_Source passage_
□ □ □ □ □

Fahrig has earned a Guggenheim Fellowship to conduct an evidence-driven study of biodiversity conservation in fragmented habitats. It’s funded by the John Simon Guggenheim Foundation, each year, which annually awards fellowships to approximately 175 scholars who have demonstrated exceptional capacity for productive scholarship or creative ability in the arts.

“You can conserve as much biodiversity with 10 small blocks of land as you can in one large one, as long as you are protecting the same amount of habitat. I have had a fair bit of pushback from other researchers on this, but it is just what the research seems to show.”

The contiguous land orthodoxy dates back to the 1970s, and one of the main arguments for it goes like this: some species prefer the interior part of a habitat. They seem to thrive on the forest floor, where it’s dark and humid. These species will not be as abundant on the edges of the forest, where it is lighter and drier. And if you have ten small pieces of forest, there is a lot more edge and a lot less interior than there is in one large, contiguous area.

“But that has not been directly tested, it is an extrapolation from observing where some species occur to a prediction that you should have more of them in one large patch of land than multiple small ones,” says Fahrig.

“But when you move up to that scale, you are moving from a small-scale observation to a large-scale prediction. When you do that, there are other things can affect the outcome. This extrapolation has not really been tested, and that is what I am going to do.”

With her Guggenheim Fellowship, Fahrig will systematically gather evidence on the abundance of plants and animals along transects that begin at the edges of forests, and move toward the interior. She will then study whether those species are more abundant in landscapes with a few large patches of forest and those with many small forest patches, to see whether the data from transects can predict the data from landscapes.

“The implications of this are huge. Some threatened species are big, charismatic animals. But there are more threatened fungi, lichens, insects, and plants. There is this idea out there that there is no point in conserving little patches of land where many of these threatened species live,” says Fahrig.

“Yet if these small patches of land are actually equally valuable when they are all added together, that means we should really be putting more effort on conservation in densely populated places. In places like southern Ontario, we end up with a lot of little bits of habitat left, and when we think of each one of these as unimportant, we end up focusing conservation efforts elsewhere. Often these are places where few people live – and different species live in those places than live in southern Ontario.”

A better understanding of the conservation value of smaller habitats could also help support the conservation of small-scale habitats at the local level.

“People often have a real attachment to a small natural area near where they live, there is an opportunity to show people that it is worth it for a community group to work to protect a little wetland or a patch of forest, because it does actually add up to biodiversity conservation in the big picture. It would be empowering for those efforts to know that.”

□ □ □ □ □

_Given information_
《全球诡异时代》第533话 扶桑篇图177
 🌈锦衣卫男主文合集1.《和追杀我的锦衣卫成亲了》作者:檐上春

□ □ □ □ □

_What is being asked_
Repeat the stretch of the passage on Fahrig's habitat research from "A better understanding" through "the local level.", replacing "local level" with "community level".

_Finished task_
A better understanding of the conservation value of smaller habitats could also help support the conservation of small-scale habitats at the community level.